Short exercise
Present the part of the items that opens with the line containing "What separating distance" and closes with the line containing "1331 inches" as a Markdown table with the columns Row and Line. Number each line in Row, place it in Line, and leave out blank lines.

Material
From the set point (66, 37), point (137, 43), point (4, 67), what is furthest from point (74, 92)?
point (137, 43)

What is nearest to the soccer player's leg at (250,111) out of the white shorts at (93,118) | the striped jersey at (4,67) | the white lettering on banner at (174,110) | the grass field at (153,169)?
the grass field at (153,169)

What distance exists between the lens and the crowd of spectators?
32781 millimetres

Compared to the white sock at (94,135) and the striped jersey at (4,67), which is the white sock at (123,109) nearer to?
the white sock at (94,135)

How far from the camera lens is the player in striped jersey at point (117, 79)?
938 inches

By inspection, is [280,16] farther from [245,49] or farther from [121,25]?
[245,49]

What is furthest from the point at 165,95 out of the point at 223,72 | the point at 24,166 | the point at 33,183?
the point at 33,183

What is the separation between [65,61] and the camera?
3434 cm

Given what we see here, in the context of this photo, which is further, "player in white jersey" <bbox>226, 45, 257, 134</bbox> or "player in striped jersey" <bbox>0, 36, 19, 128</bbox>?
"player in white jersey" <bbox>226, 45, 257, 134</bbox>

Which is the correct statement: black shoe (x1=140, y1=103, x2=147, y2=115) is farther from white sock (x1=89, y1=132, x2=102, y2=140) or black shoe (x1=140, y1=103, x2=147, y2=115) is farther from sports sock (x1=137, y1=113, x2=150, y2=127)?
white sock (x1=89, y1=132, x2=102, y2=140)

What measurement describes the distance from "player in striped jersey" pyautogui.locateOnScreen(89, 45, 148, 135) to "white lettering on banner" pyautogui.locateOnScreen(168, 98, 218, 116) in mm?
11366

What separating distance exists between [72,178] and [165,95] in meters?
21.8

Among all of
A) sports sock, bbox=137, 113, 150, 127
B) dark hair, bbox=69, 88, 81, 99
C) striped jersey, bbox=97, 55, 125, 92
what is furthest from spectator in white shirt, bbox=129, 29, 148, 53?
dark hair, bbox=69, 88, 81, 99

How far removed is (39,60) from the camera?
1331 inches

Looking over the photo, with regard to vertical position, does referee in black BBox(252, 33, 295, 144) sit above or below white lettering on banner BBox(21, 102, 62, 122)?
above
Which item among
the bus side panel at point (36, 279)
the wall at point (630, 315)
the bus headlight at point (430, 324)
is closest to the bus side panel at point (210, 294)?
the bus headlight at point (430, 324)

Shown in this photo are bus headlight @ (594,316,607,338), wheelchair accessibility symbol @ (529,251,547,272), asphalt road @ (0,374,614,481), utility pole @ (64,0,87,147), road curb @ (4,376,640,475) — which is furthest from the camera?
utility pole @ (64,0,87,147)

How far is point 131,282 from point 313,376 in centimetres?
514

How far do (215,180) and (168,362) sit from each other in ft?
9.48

Worked answer
| Row | Line |
|---|---|
| 1 | What separating distance exists between [72,178] and [165,95] in meters? |
| 2 | 21.8 |
| 3 | Among all of |
| 4 | A) sports sock, bbox=137, 113, 150, 127 |
| 5 | B) dark hair, bbox=69, 88, 81, 99 |
| 6 | C) striped jersey, bbox=97, 55, 125, 92 |
| 7 | what is furthest from spectator in white shirt, bbox=129, 29, 148, 53? |
| 8 | dark hair, bbox=69, 88, 81, 99 |
| 9 | How far removed is (39,60) from the camera? |
| 10 | 1331 inches |